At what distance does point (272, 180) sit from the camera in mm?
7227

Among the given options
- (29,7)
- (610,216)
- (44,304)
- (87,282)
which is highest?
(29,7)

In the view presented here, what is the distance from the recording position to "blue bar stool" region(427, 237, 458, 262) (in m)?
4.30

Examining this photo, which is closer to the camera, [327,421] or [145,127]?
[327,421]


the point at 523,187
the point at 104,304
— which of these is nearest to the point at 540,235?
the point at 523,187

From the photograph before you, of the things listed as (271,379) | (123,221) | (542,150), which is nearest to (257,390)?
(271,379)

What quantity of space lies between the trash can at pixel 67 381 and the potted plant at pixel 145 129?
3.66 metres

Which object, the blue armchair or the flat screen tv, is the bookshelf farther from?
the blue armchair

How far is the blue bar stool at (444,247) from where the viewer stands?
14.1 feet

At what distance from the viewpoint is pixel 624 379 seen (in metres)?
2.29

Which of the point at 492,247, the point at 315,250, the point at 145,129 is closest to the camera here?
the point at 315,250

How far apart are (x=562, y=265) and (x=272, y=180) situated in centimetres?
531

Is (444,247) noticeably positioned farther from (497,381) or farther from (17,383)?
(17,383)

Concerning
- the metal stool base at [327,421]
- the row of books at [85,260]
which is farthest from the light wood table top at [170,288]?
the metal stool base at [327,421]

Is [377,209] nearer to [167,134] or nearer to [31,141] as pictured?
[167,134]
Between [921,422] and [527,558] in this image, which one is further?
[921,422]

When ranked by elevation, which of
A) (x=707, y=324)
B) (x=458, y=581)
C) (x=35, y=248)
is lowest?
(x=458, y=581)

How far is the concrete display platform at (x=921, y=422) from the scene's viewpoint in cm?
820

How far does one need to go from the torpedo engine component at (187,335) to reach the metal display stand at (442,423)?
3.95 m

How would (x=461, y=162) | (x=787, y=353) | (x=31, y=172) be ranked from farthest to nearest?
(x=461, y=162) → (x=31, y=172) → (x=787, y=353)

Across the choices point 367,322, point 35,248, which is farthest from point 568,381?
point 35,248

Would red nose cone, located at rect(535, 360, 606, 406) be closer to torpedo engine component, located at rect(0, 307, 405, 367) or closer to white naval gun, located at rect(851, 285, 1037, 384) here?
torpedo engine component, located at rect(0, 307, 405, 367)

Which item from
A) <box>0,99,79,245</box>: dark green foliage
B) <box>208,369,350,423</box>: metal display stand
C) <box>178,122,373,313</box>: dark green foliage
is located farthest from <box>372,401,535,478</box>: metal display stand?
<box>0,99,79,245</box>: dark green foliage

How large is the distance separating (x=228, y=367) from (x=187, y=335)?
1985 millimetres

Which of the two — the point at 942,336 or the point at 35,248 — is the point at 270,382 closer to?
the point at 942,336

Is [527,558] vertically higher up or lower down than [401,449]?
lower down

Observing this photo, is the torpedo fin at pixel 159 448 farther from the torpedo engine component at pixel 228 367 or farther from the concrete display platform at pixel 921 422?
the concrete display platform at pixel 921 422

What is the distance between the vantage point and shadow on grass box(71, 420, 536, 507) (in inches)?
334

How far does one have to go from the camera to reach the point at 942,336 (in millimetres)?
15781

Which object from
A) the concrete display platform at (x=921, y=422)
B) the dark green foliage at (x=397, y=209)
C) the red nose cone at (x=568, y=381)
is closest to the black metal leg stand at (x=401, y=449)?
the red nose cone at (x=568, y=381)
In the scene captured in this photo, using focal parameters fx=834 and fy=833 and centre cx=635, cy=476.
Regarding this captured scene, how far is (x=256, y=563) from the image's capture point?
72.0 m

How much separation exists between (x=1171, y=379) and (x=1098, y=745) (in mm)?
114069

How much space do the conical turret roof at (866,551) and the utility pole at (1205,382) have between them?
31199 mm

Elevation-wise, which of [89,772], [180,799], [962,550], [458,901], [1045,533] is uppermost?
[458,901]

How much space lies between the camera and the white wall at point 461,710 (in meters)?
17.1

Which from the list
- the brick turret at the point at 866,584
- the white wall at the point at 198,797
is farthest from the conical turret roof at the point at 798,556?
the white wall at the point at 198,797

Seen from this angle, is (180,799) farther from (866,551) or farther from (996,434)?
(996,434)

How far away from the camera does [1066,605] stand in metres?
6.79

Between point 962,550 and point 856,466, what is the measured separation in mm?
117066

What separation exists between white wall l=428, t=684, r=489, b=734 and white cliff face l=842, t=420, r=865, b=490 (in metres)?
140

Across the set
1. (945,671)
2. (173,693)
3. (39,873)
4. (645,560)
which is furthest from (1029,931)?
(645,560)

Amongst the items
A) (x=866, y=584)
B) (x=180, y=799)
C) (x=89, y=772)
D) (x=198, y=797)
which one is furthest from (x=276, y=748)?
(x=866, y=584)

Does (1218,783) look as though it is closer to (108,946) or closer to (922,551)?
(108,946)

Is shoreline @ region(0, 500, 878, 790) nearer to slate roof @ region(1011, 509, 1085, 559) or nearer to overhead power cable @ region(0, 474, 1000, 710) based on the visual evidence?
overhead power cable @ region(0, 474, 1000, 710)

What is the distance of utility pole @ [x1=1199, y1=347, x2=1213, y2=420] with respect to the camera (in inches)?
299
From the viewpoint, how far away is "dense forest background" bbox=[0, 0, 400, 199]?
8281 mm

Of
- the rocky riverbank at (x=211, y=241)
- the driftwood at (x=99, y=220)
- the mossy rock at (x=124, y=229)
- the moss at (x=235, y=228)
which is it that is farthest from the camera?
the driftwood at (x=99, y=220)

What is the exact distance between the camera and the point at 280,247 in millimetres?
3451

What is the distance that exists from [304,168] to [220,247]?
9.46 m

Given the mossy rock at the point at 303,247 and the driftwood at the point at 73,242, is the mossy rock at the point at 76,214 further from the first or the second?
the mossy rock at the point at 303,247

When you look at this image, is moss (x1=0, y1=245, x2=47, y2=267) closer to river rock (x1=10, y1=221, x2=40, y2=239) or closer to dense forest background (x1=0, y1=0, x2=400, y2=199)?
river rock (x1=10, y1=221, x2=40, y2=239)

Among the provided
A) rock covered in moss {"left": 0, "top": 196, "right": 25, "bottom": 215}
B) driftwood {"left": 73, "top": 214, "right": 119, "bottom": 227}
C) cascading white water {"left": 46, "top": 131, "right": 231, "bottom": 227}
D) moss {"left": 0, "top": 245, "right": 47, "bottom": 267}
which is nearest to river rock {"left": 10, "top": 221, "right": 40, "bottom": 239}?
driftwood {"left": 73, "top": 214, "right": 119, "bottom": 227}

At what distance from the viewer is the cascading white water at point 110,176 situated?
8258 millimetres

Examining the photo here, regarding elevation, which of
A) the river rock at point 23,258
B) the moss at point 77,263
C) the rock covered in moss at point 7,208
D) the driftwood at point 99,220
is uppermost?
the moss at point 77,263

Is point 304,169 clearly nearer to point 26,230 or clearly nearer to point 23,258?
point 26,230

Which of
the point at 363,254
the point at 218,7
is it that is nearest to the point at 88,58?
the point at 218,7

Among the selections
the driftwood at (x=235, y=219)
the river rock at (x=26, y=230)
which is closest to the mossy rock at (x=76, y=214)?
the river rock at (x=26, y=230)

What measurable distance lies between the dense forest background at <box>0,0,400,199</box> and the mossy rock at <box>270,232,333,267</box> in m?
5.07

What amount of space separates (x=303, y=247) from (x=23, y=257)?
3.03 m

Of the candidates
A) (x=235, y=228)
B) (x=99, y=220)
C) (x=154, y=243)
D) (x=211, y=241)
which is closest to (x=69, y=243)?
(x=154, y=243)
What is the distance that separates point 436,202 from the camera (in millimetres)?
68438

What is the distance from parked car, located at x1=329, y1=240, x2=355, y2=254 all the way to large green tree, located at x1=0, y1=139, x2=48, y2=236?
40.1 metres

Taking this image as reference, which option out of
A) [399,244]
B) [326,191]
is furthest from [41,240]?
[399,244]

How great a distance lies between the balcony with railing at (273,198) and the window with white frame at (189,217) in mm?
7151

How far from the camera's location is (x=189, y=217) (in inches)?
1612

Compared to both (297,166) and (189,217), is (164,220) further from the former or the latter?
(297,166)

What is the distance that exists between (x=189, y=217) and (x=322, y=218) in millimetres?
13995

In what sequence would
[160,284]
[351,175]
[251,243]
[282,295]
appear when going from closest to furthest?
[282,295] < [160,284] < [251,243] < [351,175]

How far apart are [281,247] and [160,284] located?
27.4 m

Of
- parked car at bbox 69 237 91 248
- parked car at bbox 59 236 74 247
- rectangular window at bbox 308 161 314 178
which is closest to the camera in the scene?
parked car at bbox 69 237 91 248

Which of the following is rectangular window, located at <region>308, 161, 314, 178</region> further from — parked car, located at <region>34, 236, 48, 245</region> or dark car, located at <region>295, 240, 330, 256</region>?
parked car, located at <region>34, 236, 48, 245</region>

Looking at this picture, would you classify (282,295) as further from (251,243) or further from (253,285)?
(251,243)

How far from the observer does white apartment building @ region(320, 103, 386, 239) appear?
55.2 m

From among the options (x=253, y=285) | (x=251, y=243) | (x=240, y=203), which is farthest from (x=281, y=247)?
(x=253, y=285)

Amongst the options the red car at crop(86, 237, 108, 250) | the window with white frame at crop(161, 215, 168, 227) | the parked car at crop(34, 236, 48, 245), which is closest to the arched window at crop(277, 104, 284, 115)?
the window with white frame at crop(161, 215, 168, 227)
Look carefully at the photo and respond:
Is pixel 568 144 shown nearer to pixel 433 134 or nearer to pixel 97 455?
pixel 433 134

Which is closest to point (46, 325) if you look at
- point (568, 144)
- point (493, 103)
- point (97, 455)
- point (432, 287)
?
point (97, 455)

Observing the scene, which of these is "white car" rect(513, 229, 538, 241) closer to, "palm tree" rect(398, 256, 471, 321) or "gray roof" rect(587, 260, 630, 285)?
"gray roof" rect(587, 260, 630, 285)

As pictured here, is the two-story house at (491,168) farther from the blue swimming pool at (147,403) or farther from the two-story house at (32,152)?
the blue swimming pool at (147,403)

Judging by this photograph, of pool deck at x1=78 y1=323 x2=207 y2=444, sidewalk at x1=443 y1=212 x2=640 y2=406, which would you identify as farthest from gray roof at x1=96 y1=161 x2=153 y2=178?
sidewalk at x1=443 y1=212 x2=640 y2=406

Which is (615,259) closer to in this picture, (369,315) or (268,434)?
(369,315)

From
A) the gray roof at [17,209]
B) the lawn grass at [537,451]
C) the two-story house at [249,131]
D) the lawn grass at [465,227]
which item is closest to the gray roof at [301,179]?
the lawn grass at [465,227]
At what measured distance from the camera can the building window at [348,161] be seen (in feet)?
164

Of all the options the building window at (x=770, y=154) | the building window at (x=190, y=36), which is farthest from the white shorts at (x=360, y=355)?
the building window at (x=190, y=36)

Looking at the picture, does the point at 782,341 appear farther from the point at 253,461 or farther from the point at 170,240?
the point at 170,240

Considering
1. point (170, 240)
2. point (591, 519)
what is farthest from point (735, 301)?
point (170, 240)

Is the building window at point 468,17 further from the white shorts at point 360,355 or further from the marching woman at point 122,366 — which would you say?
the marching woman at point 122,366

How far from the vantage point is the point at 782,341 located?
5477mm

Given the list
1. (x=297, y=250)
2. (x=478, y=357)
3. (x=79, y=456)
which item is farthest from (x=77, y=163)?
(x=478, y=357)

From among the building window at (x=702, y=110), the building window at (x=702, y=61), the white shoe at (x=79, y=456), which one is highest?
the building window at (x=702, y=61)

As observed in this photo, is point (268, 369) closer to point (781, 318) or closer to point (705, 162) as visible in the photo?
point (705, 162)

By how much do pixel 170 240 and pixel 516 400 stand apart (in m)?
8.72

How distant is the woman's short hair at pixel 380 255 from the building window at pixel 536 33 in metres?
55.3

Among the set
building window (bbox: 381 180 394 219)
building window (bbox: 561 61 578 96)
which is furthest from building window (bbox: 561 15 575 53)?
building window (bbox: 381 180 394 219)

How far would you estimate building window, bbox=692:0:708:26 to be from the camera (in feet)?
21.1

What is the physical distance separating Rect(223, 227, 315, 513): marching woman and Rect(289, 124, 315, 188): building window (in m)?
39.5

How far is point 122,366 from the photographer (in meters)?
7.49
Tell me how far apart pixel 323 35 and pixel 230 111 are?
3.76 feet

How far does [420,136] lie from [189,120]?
+++++
DIRECTIONS FOR THIS TASK: Using the records above, please retype only the run of lines from the line holding "Among the set" through the last line, both ends included.

ANSWER TO THE TASK:
Among the set
building window (bbox: 381 180 394 219)
building window (bbox: 561 61 578 96)
which is furthest from building window (bbox: 561 15 575 53)?
building window (bbox: 381 180 394 219)

How far would you estimate building window, bbox=692:0:708:26 to be from the camera (in feet)?
21.1

What is the physical distance separating Rect(223, 227, 315, 513): marching woman and Rect(289, 124, 315, 188): building window (in m)?
39.5

How far is point 122,366 from the photographer (in meters)?
7.49
Tell me how far apart pixel 323 35 and pixel 230 111 are?
3.76 feet

How far does [420,136] lie from [189,120]?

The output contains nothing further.